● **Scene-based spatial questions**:
- - - - - - -
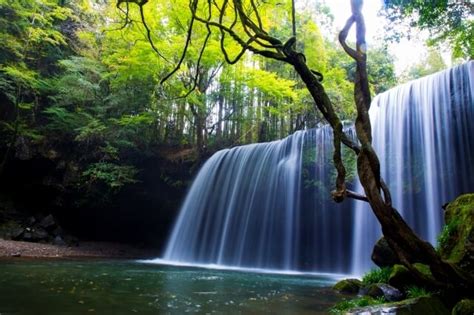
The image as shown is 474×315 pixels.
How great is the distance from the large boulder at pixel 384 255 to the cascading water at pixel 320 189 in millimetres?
3119

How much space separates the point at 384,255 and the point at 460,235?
2855mm

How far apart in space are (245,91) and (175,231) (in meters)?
7.64

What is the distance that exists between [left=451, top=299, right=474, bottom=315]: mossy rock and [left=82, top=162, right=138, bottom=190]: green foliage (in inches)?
542

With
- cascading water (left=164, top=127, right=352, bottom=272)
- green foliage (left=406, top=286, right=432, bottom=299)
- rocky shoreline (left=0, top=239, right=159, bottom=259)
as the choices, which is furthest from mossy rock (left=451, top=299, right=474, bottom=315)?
rocky shoreline (left=0, top=239, right=159, bottom=259)

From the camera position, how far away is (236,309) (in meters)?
5.62

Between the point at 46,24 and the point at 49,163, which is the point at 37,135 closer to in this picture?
the point at 49,163

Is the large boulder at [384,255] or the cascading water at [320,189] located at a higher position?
the cascading water at [320,189]

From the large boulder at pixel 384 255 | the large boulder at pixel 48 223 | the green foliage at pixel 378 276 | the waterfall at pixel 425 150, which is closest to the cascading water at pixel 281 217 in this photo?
the waterfall at pixel 425 150

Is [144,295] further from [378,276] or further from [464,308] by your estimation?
[464,308]

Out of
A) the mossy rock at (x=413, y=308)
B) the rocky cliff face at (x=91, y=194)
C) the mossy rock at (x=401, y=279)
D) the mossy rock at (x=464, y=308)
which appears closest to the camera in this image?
the mossy rock at (x=464, y=308)

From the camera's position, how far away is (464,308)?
4164mm

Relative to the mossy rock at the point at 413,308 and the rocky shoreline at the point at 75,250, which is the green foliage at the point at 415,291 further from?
the rocky shoreline at the point at 75,250

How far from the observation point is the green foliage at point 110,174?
1642cm

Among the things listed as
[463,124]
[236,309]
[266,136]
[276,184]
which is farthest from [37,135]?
[463,124]
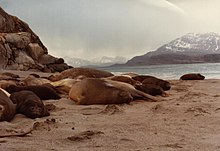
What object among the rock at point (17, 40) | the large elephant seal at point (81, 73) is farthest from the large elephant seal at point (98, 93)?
the rock at point (17, 40)

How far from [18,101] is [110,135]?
222 cm

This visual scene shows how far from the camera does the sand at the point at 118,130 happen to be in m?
3.46

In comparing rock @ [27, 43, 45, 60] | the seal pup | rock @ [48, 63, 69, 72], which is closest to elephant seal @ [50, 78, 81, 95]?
the seal pup

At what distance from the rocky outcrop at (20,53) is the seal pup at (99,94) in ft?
54.2

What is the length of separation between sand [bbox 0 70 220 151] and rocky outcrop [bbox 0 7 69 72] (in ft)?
59.2

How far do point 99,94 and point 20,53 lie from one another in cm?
1889

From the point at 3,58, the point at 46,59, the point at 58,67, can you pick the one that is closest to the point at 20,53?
the point at 3,58

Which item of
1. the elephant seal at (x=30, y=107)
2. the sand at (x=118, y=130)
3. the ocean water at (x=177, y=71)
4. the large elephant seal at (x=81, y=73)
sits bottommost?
the ocean water at (x=177, y=71)

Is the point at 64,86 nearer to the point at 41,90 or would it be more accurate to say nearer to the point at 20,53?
the point at 41,90

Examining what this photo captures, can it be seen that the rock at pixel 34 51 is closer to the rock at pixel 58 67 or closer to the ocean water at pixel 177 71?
the rock at pixel 58 67

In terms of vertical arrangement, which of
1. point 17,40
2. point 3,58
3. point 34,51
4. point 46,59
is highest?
point 17,40

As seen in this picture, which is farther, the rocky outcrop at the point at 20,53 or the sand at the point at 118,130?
the rocky outcrop at the point at 20,53

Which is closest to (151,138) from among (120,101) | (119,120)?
(119,120)

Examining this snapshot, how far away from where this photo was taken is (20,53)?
80.9 feet
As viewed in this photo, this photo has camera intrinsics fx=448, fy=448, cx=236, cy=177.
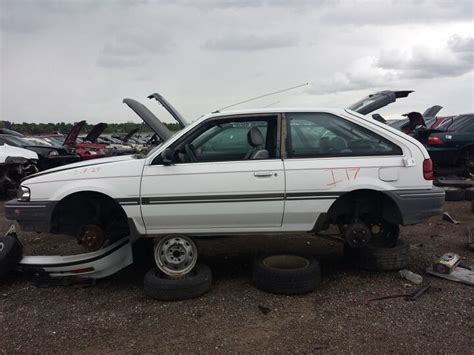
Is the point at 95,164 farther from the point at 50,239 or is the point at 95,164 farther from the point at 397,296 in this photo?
the point at 397,296

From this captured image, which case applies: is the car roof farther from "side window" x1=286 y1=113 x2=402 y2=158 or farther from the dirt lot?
the dirt lot

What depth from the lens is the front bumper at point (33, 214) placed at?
4.40 metres

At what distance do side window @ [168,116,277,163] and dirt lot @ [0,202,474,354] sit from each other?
1302mm

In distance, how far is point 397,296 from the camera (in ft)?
13.7

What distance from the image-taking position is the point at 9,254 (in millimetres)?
4562

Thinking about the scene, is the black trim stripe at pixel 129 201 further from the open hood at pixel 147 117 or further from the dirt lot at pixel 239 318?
the open hood at pixel 147 117

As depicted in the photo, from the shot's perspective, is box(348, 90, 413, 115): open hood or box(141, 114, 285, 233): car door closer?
box(141, 114, 285, 233): car door

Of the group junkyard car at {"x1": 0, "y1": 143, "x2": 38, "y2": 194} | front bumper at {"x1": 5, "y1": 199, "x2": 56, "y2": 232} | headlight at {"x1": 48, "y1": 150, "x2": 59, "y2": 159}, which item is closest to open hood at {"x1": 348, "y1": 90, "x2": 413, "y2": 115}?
front bumper at {"x1": 5, "y1": 199, "x2": 56, "y2": 232}

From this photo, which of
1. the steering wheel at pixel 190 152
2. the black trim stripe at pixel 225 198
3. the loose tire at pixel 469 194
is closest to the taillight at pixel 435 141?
the loose tire at pixel 469 194

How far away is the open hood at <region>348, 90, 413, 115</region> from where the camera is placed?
6.11m

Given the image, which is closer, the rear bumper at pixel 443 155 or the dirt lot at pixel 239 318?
the dirt lot at pixel 239 318

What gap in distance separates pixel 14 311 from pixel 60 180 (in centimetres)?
127

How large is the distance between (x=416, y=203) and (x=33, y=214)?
3.75 metres

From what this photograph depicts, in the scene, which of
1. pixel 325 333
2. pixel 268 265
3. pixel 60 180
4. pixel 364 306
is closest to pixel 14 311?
pixel 60 180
- - - - - - -
● **Task goal**: Keep only the lines from the one containing "From this photo, which of" to the end of the entries, and repeat them exactly.

● **Completed exercise**:
From this photo, which of
1. the steering wheel at pixel 190 152
2. the black trim stripe at pixel 225 198
3. the loose tire at pixel 469 194
is closest to the taillight at pixel 435 141?
the loose tire at pixel 469 194

How far away is the open hood at <region>348, 90, 413, 115</region> from where the camera is placed?
6.11m

Given the image, which is closer, the rear bumper at pixel 443 155 or the dirt lot at pixel 239 318?
the dirt lot at pixel 239 318

What gap in distance separates pixel 14 311 from pixel 60 180 (in centimetres)?
127

How large is the distance between (x=416, y=203) and (x=33, y=214)?
3.75 metres

From what this photograph depicts, in the scene, which of
1. pixel 325 333
2. pixel 268 265
3. pixel 60 180
4. pixel 364 306
is closest to pixel 14 311?
pixel 60 180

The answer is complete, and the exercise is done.